> **Exercise**: Please extend the passage about using Desmos to read a derivative's graph, starting right after its last sentence.

> **Document extract**:
[start]
One of the uses of the derivative is to deduce properties of its antiderivative, i.e. the function of which it is the derivative. This is an important skill for students to be able to use. It is also a type of question that appears on every Advanced Placement Calculus exam in both the free-response sections and the multiple-choice sections. My previous post on this topic, Reading the Derivative’s Graph, is the most read post on this blog. This post expands on the concepts in that post and shows how to use the Desmos file to help students develop the skills necessary to answer this type of question.

Desmos is free. You and your students can set up their own account and save their own work there. There are also free Desmos apps for tablets and smart phones.

Click on the graph above. Here’s what you should see:

  • The first equation on the left side is f(x). This is the function whose antiderivative we will be trying to create. You may change this to any function you wish.
[end]
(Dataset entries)
[start]
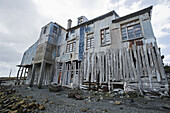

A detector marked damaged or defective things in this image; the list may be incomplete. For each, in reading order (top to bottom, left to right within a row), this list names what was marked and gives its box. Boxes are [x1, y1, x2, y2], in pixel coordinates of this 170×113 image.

broken window [120, 20, 143, 40]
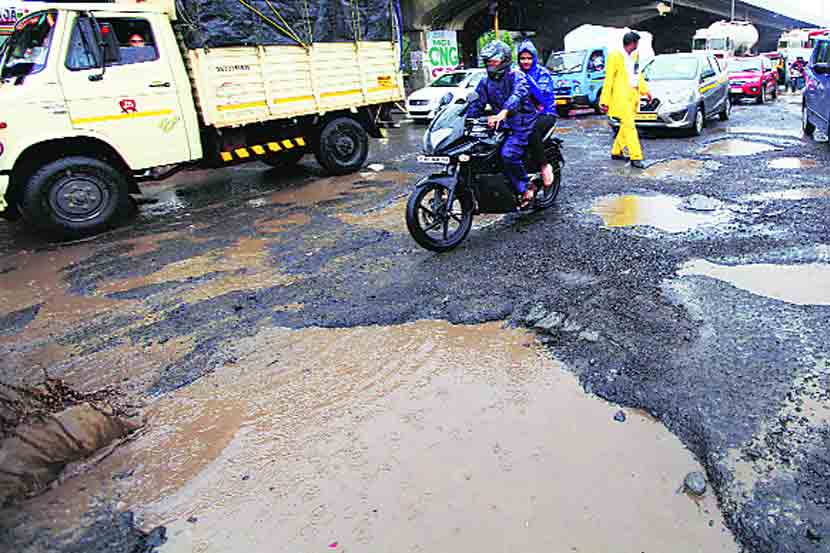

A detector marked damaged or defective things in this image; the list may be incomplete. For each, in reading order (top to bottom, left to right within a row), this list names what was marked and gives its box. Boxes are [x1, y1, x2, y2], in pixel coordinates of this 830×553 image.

pothole [700, 139, 784, 156]
water-filled pothole [704, 139, 780, 156]
pothole [592, 194, 736, 233]
water-filled pothole [592, 194, 736, 233]
pothole [680, 260, 830, 304]
water-filled pothole [680, 260, 830, 304]
pothole [14, 322, 740, 548]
[end]
> **Answer**:
  • The second equation is F(x) the antiderivative of f(x). That is ‘(x) = f(x). Desmos cannot compute an antiderivative so you will need to enter it yourself. Your students need not trust you on this: have them check your equation by differentiating. Of course, at this point they will not be ready to find the analytic form of the antiderivative except for the simplest functions. This comes later in the year.
  • Note the “+C” is included and later we will manipulate this with a slider.
  • The antiderivative is multiplied by \frac{\sqrt{a-x}}{\sqrt{a-x}}. This is a way of controlling the “a” slider and should always be multiplied by antiderivative. This is just a syntax trick to make the graph work and is not part of the antiderivative. When x is to the left of a, (x < a) the fraction is 1 and the graph will be seen; when x is to the right of a, (x > a) the expression is undefined, and nothing will graph. As you change “a” with the slider the graph of an antiderivative will be drawn.
  • The third equation x = a graphs a dashed vertical to help you line up the corresponding points on the two graphs.
  • The next two lines are the “a” and “C” sliders. Make C = 0 for now and move the “a” slider.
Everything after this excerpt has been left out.